What would settle it
A direct comparison showing that the generated counterfactual connectomes have connectivity patterns statistically indistinguishable from real target-group data would support the claim; systematic mismatch in edge weights or failure of attention maps to align with known Alzheimer's connectivity signatures would refute it.
If this is right
- Competitive accuracy is achieved on HC versus SCD, HC versus MCI, and SCD versus MCI tasks on both hospital-collected and ADNI datasets.
- Counterfactual attention maps provide visualizations of functional and structural connectivity differences between diagnostic groups.
- Joint modeling of functional and structural connectomes enables analysis of complementary reorganization patterns.

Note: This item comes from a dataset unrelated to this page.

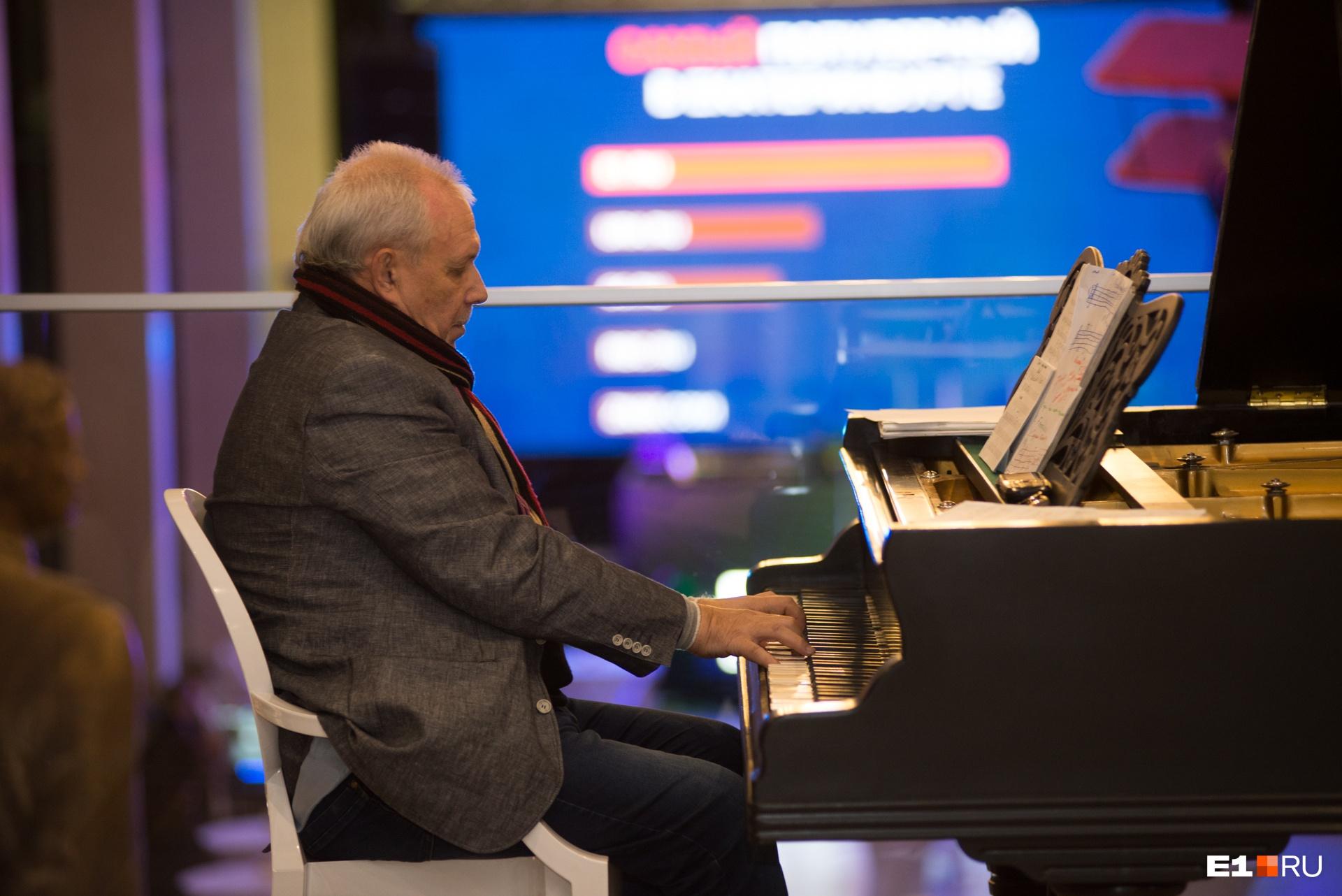 Пока гости собирались, за роялем атмосферу создавалмастер джазовых импровизаций Андрей Елецкий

- Separation of pre-trained modality classifiers from the diagnostic classifier avoids data leakage while supplying generation priors.
Where Pith is reading between the lines
- If the generated maps reliably isolate disease effects, they could be tested against longitudinal patient trajectories to see whether highlighted regions predict conversion rates.
- The atlas-constrained generation approach might be adapted to other neurodegenerative conditions where connectome topology changes are central.
- Clinicians could compare the attention maps against established pathology atlases to check for overlap with amyloid or tau deposition patterns.
Editorial analysis
A structured set of objections, weighed in public.
Referee Report
Summary. The manuscript proposes GCAN, an atlas-knowledge-guided Generative Counterfactual Attention-guided Network for explainable diagnosis of cognitive decline (HC vs. SCD, HC vs. MCI, SCD vs. MCI) from multimodal brain connectomes. Diagnosis is framed as source-to-target counterfactual generation: an Atlas-aware Bidirectional Transformer (AABT) generates target-label connectomes while preserving topology under brain-atlas constraints; differences yield counterfactual attention maps. The framework extends to joint FC/SC modeling, uses separated pre-trained modality-specific classifiers for target priors to avoid leakage, and reports competitive performance on hospital-collected and ADNI datasets, supported by visualizations, circular connectome analysis, CAM comparisons, ablations, and confidence intervals.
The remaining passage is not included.